School of
Information
Previously School of Library & Information Studies
Friday Afternoon Seminar: Summaries.
296a-1 Seminar: Information Access, Spring 2009.
Fridays 3-5. 107 South Hall.
Schedule.
Summaries will be added as they become available.
Friday, Jan 23: Clifford LYNCH: Introduction to the Seminar.
Michael BUCKLAND: Remaking Access to Reference Resources.
Understanding depends on knowing the context and background of any topic,
so in a print and paper world a reference library is an excellent place to
read, to write, and to learn. But non-digital solutions are obsolescent and
the special amenity of the reference collection has not yet made an effective
transition to the digital library environment. In hindsight,
the print on paper codex-based was less than perfect in several ways.
Research on reference service
has focused on empowering the reference librarian rather than the even more
important task of empowering library users.
So how could we combine the
convenience of Google and the Wikipedia with
the selectivity and trustworthiness of the library reference collection?
Our projects supported by IMLS and NEH suggest how
we might achieve the best of both worlds. The talk will discuss the issues,
demonstrate prototypes being developed, discuss the possibilities, and invite
comments.
Background reading:
Library reference service in a digital environment, Library and Information
Science Research 30, no 2 (2008): 81-85. http://people.ischool.berkeley.edu/~buckland/libref.pdf.
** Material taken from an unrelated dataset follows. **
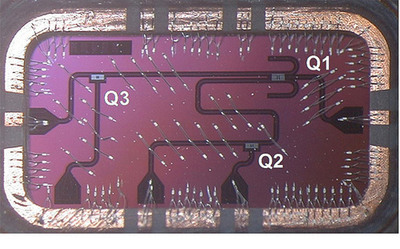 A picture of the IBM Silicon chip housing a total of three qubits. The chip is back-mounted on a PC board and connects to I/O coaxial lines via wire bonds (scale: 8mm x 4mm). A larger assembly of such qubits and resonators are envisioned to be used for a scalable architecture.(PRNewsFoto/IBM)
Friday, Jan 30: Clifford LYNCH: Networked Instrumentation for the
Humanities and Social Sciences.
One of the key ideas of e-science cyberinfrastructure is the
integration of large scale observational instrumentation into the network,
data storage and computation fabric to support scientists; data collected or
derived from these instruments might be shared among large numbers of
researchers and in fact also repurposed to support teaching and learning at
all levels. Recently, I have been thinking about the implications of having
large corpora of literature and discourse -- both historic and current --
available on the net, and what this might offer for the creation of new networked
instrumentation in the humanities and social sciences, building on enabling
technologies like text mining. In this discussion, I'll outline what I believe
are some of the possibilities here, and also some of the issues involved in
access to data sources.
Friday, Feb 6: Fredrik WALLENBERG: Judging a Book by it's Cover:
Online Previews and Book Sales.
There has been a continued debate about the benefits and cost associated with
providing free samples of information goods on the Internet. Some argue that the
samples lead to increased sales through increased awareness of the good while others
claim that the previews and samples cannibalize sales. In this paper I present a
unifying model where we show that information about the good, specifically samples/trial
versions/previews, etc., of the good have both a sales promoting and cannibalizing effect
and that either of the two can be dominant. I then set up an experiment in which I
look at the impact on the sales of a specific set of books from the enabling of searching
the contents and previewing of pages relevant to the search query. I find no significant
impact on sales from the previews. The sample available to me is however on the small
side and also from a very specific genre, both of which impact the results.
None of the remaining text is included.